The output should hold exactly, and only, the lines from the line bearing "Tamron Lens Patent" through the last line of the listing below, and no pictures.

______

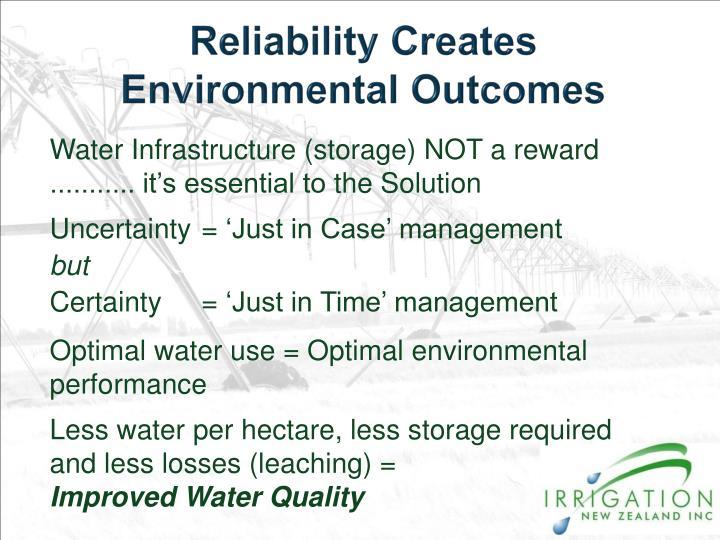 Reliability Creates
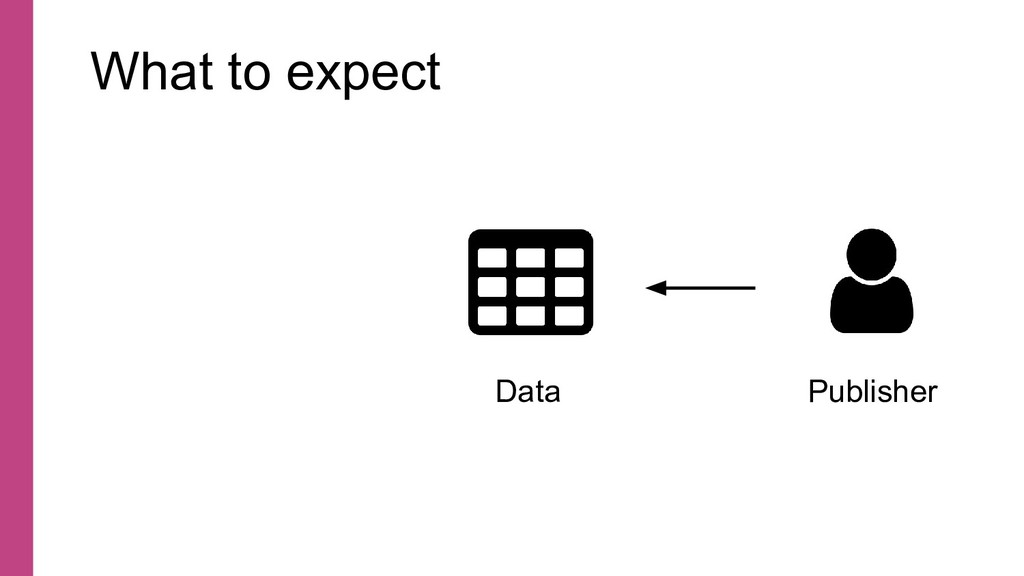 What to expect Data Publisher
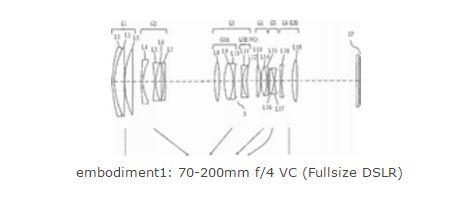 Tamron Lens Patent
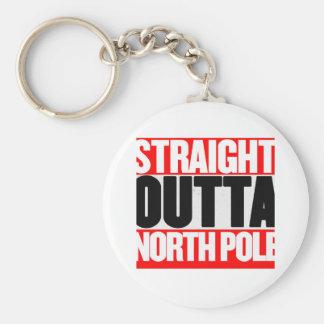 Pôle Nord droit d'Outta Porte-clé Rond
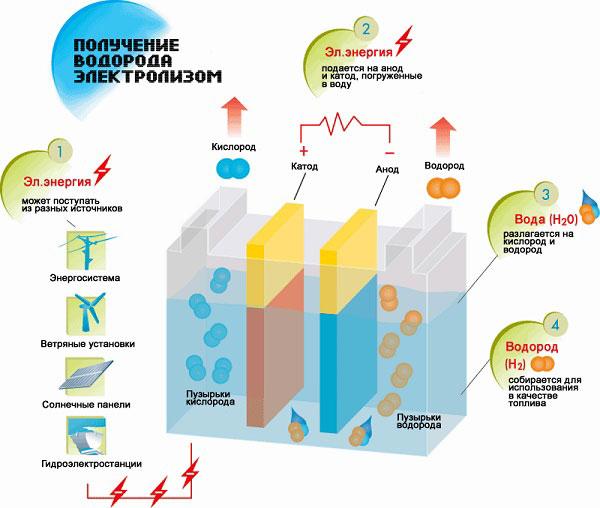 Схема процесса электролиза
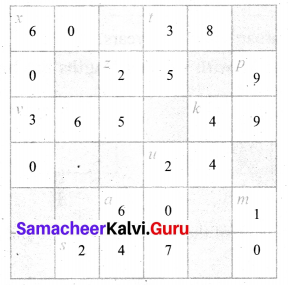 Samacheer Kalvi 6th Maths Term 1 Chapter 2 Introduction to Algebra Ex 2.3 Q7.2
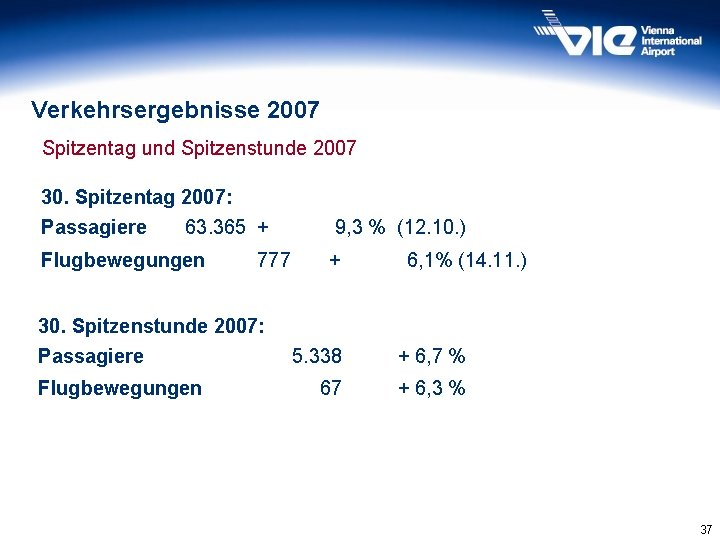 Verkehrsergebnisse 2007 Spitzentag und Spitzenstunde 2007 30. Spitzentag 2007: Passagiere 63. 365 + 9,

______

● **RESULT OF THE TASK**
 Tamron Lens Patent
 Pôle Nord droit d'Outta Porte-clé Rond
 Схема процесса электролиза
 Samacheer Kalvi 6th Maths Term 1 Chapter 2 Introduction to Algebra Ex 2.3 Q7.2
 Verkehrsergebnisse 2007 Spitzentag und Spitzenstunde 2007 30. Spitzentag 2007: Passagiere 63. 365 + 9,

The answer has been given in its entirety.